• [List of tasks]
1. Decide whether each statement below agrees with the binary tree problem, answering yes or no and quoting the deciding words of the problem: (a) every node in the tree holds a digit from 0 to 9; (b) the depth of the tree may reach 15; (c) a leaf node is a node with exactly one child.
2. Reproduce the part of the binary tree problem between "A leaf node" and "the number 13.", inclusive.

• [Extract to read]
──────
Description#
You are given the root of a binary tree containing digits from 0 to 9 only.
Each root-to-leaf path in the tree represents a number.
- For example, the root-to-leaf path
1 -> 2 -> 3 represents the number 123.
Return the total sum of all root-to-leaf numbers. Test cases are generated so that the answer will fit in a 32-bit integer.
A leaf node is a node with no children.
Example 1:
Input: root = [1,2,3]
Output: 25
Explanation:
The root-to-leaf path 1->2 represents the number 12.
The root-to-leaf path 1->3 represents the number 13.
Therefore, sum = 12 + 13 = 25.
Example 2:
Input: root = [4,9,0,5,1]
Output: 1026
Explanation:
The root-to-leaf path 4->9->5 represents the number 495.
The root-to-leaf path 4->9->1 represents the number 491.
The root-to-leaf path 4->0 represents the number 40.
Therefore, sum = 495 + 491 + 40 = 1026.
Constraints:
- The number of nodes in the tree is in the range
[1, 1000]. 0 <= Node.val <= 9- The depth of the tree will not exceed
10.
Solutions#
Solution 1: DFS#
We can design a function $dfs(root, s)$, which represents the sum of all path numbers from the current node $root$ to the leaf nodes, given that the current path number is $s$. The answer is $dfs(root, 0)$.
──────
• [Excerpted data]
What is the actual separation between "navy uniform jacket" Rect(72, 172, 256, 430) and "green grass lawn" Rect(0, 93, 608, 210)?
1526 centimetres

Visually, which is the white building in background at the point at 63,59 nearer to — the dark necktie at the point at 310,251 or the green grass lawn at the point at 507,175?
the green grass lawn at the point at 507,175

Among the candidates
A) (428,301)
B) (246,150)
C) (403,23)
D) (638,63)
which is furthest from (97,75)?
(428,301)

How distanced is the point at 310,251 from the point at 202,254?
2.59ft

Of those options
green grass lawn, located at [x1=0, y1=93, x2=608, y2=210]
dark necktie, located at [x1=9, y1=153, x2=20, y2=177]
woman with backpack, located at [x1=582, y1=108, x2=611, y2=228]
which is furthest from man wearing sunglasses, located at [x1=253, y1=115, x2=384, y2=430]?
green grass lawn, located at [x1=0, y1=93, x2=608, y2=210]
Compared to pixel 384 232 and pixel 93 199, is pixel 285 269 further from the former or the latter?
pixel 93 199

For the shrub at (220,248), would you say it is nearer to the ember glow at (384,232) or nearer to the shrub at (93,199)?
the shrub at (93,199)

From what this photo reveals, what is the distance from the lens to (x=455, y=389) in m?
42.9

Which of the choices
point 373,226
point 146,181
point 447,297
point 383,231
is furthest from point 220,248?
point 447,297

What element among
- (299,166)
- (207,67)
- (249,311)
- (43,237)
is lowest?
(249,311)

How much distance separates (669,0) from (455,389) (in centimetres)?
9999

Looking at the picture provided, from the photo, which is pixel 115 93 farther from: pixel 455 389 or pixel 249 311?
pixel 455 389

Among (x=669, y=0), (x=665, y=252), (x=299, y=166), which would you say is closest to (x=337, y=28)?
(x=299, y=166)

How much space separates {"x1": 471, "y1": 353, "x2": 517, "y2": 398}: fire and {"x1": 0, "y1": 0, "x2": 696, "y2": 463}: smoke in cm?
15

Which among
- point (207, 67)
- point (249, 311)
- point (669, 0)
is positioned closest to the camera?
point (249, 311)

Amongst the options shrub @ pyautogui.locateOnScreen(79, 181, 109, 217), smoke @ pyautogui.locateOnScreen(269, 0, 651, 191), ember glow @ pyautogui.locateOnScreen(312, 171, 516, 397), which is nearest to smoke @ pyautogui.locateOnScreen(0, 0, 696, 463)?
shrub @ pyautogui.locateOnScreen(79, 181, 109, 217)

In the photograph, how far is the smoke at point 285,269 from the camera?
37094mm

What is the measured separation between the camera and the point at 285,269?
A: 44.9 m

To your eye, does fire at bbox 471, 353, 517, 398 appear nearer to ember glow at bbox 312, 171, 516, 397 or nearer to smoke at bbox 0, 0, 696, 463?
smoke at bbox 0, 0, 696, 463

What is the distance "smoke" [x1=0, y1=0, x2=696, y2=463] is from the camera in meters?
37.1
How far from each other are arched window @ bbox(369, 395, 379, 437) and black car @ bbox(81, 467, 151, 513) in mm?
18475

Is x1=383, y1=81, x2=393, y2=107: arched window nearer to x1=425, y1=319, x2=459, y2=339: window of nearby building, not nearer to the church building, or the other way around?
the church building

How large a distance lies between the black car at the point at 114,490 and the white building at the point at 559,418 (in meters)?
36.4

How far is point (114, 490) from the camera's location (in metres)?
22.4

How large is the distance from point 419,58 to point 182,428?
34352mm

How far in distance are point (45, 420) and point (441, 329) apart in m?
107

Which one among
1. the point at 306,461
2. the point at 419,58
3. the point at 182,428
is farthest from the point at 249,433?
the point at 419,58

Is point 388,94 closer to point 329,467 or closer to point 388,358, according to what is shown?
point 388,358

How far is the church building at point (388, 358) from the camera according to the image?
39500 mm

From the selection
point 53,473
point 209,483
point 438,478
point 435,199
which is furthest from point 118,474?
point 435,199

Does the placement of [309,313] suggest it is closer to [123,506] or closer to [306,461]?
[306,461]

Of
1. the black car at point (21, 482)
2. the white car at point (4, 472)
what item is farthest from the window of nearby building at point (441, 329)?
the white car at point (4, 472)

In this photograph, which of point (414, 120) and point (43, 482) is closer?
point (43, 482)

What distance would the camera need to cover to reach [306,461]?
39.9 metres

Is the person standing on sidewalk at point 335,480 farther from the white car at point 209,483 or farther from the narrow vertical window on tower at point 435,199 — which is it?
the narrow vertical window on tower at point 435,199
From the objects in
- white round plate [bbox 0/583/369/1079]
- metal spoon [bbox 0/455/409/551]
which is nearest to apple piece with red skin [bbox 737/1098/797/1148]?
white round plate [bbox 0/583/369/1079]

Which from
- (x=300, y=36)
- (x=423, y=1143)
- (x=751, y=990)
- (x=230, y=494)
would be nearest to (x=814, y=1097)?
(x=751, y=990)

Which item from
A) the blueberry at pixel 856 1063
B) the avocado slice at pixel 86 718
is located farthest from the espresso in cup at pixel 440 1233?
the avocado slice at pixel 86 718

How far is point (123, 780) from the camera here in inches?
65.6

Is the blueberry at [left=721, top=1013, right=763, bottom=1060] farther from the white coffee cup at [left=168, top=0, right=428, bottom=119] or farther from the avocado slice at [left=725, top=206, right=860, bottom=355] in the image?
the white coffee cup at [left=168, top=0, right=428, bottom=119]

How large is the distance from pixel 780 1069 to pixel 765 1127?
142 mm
──────
• [Worked answers]
1.
(a) Yes: "containing digits from 0 to 9 only"
(b) No: "The depth of the tree will not exceed 10"
(c) No: "A leaf node is a node with no children."

2.
A leaf node is a node with no children.
Example 1:
Input: root = [1,2,3]
Output: 25
Explanation:
The root-to-leaf path 1->2 represents the number 12.
The root-to-leaf path 1->3 represents the number 13.